Спирт был плохой, это он понял еще на вкус, сладковатый, из какой-нибудь местной дряни. Но винт закрутился, только дрожь была не очень хорошая, несколько избыточная. Мать честная, это какой же будет выхлоп! Легче почему-то было ругаться, и Петров стал на все лады крыть партизан, которые тут стреляют и пьют, пьют и стреляют, и никакого толка; опробовав мотор на малых оборотах, он дал полный газ к обрыву. Нельзя было представлять, как он туда грохнется, надо было представлять, как он оттуда оттолкнется; ему нужно было десять минут в воздухе, только десять минут – и он у своих. Он представил себя на месте Канделя в Адыгее, но понял, что ненавидит и Адыгею. Все, кто с открытым ртом глядит на взлет, только и ждут, чтобы летчик разбился. Ну нет, подумал Петров. Он взлетал на запад, солнце било в глаза пулеметчику, очень хорошо, удача за нас. Что-то загудело у него в ушах, какая-то музычка. Петров не помнил, откуда музычка, но вдруг с ужасной ясностью представил театр, мосфильмовский оркестр, увертюру – там, там, парам-пам! – и стремительно, в такт ей, повел свой курносый самолет к обрыву. Все слушается, все как надо: пам, пам, парам-пам! Ну, мелькнуло у него, если сейчас оторвусь, то и от всего оторвусь, и буду с Полей до конца, до упора, до самой смерти буду с Полей! И когда в нем ровно запело «та-та-та-ТИ-там», он почувствовал пустоту под колесами; как и предполагал, на долю секунды провалился ниже – но выправился и, задрав нос, пошел на высоту.

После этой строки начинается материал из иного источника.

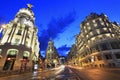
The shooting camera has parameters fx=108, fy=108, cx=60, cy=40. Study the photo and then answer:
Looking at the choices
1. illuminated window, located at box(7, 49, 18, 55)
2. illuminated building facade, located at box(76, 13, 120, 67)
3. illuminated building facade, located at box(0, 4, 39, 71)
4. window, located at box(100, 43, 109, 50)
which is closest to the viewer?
illuminated building facade, located at box(0, 4, 39, 71)

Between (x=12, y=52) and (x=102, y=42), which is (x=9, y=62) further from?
(x=102, y=42)

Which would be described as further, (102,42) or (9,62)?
(102,42)

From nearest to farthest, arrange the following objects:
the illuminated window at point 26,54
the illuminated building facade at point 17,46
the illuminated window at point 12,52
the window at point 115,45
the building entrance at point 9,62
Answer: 1. the building entrance at point 9,62
2. the illuminated building facade at point 17,46
3. the illuminated window at point 12,52
4. the illuminated window at point 26,54
5. the window at point 115,45

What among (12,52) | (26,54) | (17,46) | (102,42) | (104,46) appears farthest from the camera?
(102,42)

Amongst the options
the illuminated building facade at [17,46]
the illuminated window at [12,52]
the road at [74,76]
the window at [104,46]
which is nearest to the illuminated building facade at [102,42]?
the window at [104,46]

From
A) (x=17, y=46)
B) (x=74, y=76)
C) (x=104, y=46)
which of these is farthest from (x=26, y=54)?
(x=104, y=46)

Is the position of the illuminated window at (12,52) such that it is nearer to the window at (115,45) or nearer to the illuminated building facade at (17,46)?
the illuminated building facade at (17,46)

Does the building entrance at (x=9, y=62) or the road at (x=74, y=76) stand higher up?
the building entrance at (x=9, y=62)

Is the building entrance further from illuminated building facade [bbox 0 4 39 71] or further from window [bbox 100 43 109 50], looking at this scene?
window [bbox 100 43 109 50]

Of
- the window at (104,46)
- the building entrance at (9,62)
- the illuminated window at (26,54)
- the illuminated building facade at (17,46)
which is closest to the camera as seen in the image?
the building entrance at (9,62)

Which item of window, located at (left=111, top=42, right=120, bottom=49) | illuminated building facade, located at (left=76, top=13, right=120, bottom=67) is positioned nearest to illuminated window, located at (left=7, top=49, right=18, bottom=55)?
illuminated building facade, located at (left=76, top=13, right=120, bottom=67)

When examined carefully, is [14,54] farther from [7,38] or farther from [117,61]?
[117,61]

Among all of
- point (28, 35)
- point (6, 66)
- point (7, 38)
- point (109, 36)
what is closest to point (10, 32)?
point (7, 38)

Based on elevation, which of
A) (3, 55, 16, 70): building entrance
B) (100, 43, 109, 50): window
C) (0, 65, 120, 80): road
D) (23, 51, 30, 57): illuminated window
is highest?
(100, 43, 109, 50): window
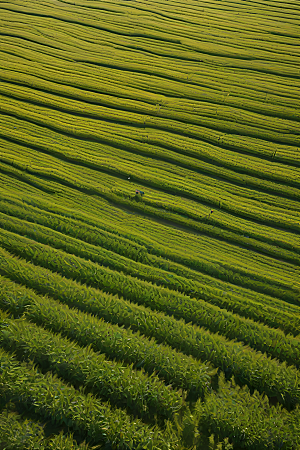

Этого не могло быть, но это было. Всем теперь приказать летать на этом спирту. Там! Там! Тарамтам! Ничего не поделаешь, подумал Петров, теперь придется до смерти быть с Полей. Он развернулся, солнце ударило в лицо, он скорее почувствовал, чем увидел, что пулемет проснулся и колотит внизу, но это уж было пустое сотрясание воздуха. Петров глянул вниз: площадка была уже метрах в двухстах, и непостижимо было, что он сел на этом горном пятаке среди местных алкоголиков. Если дотяну, сказал себе Петров, я пришлю им цистерну спирта, тонну спирта. Оранжевая земля лежала под ним, мерзкая оранжевая земля, которая так ждала, чтобы он в нее впечатался, но в этот раз не дождалась.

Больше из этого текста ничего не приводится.